I have a function that can either execute quickly or take a very long time. I want to kill the function after a certain amount of time so I can fall back on a more reliable method. I should be able to do this using a macro. The problem is I am a bit out of my depth. I took info from here and here and this is what I have so far
macro timeout(time,f)
quote
t = Task($f)
schedule(t)
Timer(x -> (istaskdone(t) || Base.throwto(t,InterruptException())),$time)
t
end
end
The idea being I can just do
a = @timeout 5 short_or_long(args)
but my implementation is woefully wrong. Could anyone help?
2 Likes
I don’t believe there is a way to interrupt a Julia task that does not explicitly yield
control.
https://github.com/JuliaLang/julia/issues/6283
In HTTP.jl we have a timeout task that closes the network connection after a timeout. This causes the main task to abort with an EOF error next time it tries to use the connection. https://github.com/JuliaWeb/HTTP.jl/blob/master/src/TimeoutRequest.jl#L20-L27
Forgive my ignorance, but what does it mean to not explicitly yield control. Does this mean that a task that does explicitly yields control can be interrupted?
The way I understand it, a Julia task is it’s own master. If it calls yield
(or sleep
, or wait
or some other API that ends up calling one of those), then it explicitly hands control to the Julia runtime. At all other times, a Julia task just executes compiled machine code like a compiled C program. i.e. there is no supervisor, or interpreter, or master thread, or any opportunity for preempting a Julia task.
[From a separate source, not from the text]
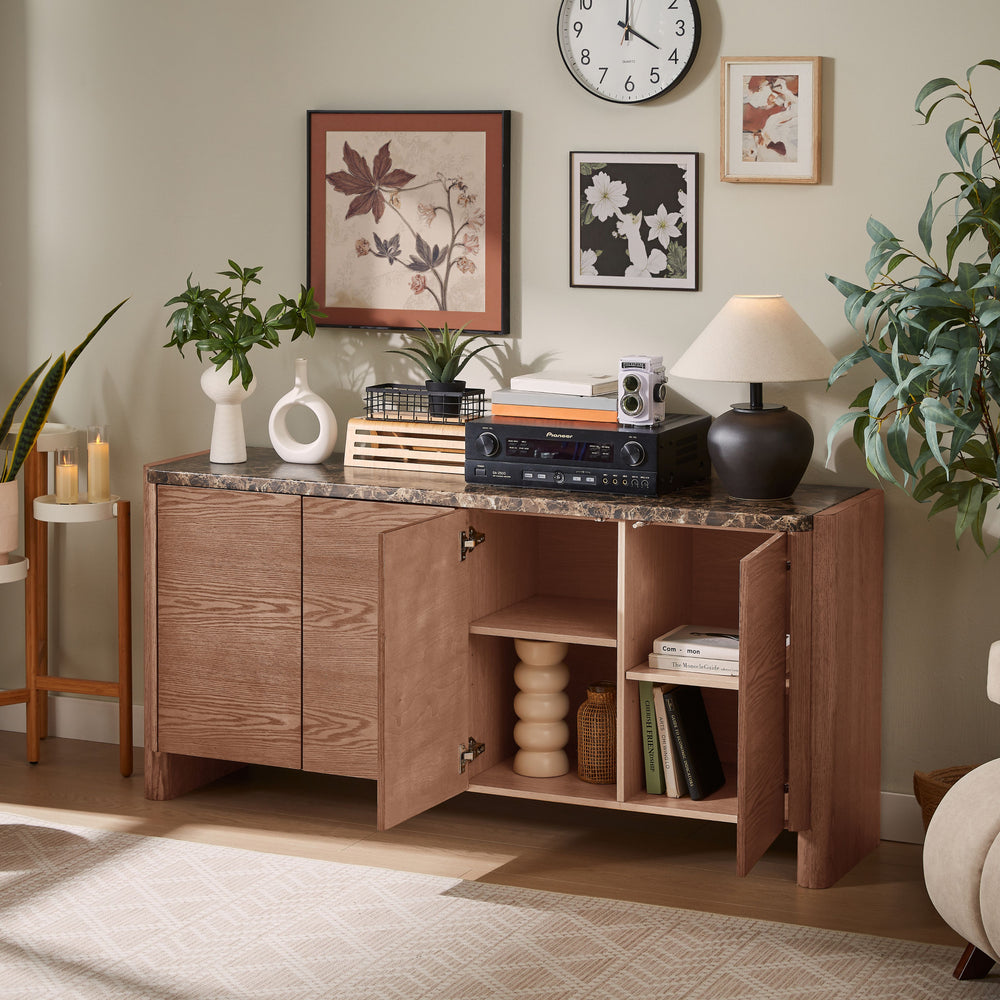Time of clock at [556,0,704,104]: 4:00
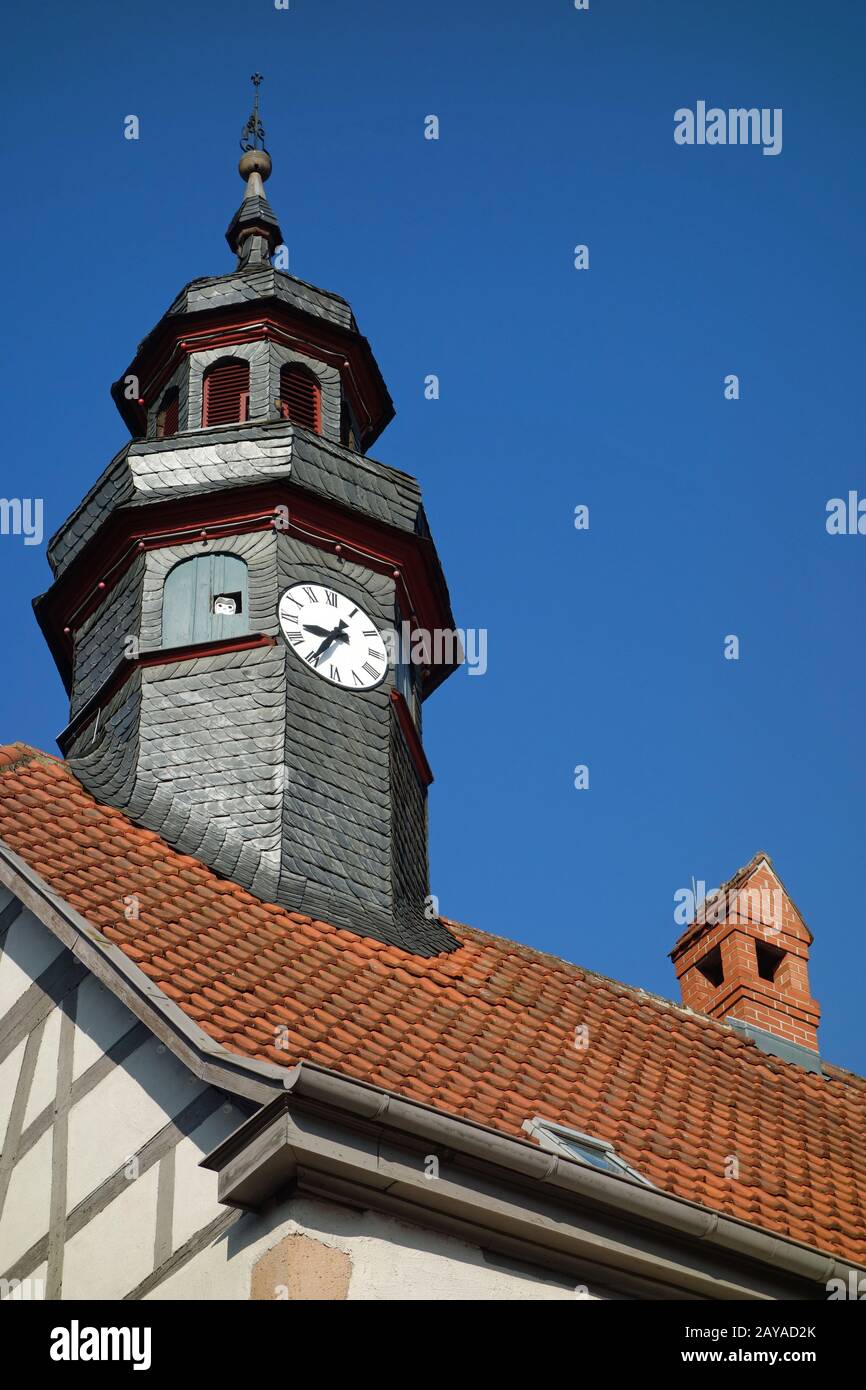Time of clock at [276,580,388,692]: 8:34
https://github.com/JuliaLang/julia/issues/25353#issuecomment-354879008
Does this mean that a task that does explicitly yields control can be interrupted?
Yes
julia> t = @async try while true sleep(1) ; println("tick") ; end catch e println("stopped on $e") endtick
tick
tick
tick
julia> @async Base.throwto(t, EOFError())
stopped on EOFError()
Task (runnable) @0x000000011555b610
julia> t
Task (done) @0x000000011555b3d0
1 Like
I’ll just leave my approach here…
macro timeout(expr, seconds=-1, cb=(tsk) -> Base.throwto(tsk, InterruptException()))
quote
tsk = @task $expr
schedule(tsk)
if $seconds > -1
Timer((timer) -> $cb(tsk), $seconds)
end
return fetch(tsk)
end
end
julia> @timeout (sleep(3); println("done")) 3.1
done
julia> @timeout (sleep(3); println("done")) 3
ERROR: TaskFailedException:
InterruptException:
Stacktrace:
[1] try_yieldto(::typeof(Base.ensure_rescheduled)) at ./task.jl:656
[2] wait at ./task.jl:713 [inlined]
[3] wait(::Base.GenericCondition{Base.Threads.SpinLock}) at ./condition.jl:106
[4] _trywait(::Timer) at ./asyncevent.jl:110
[5] wait at ./asyncevent.jl:128 [inlined]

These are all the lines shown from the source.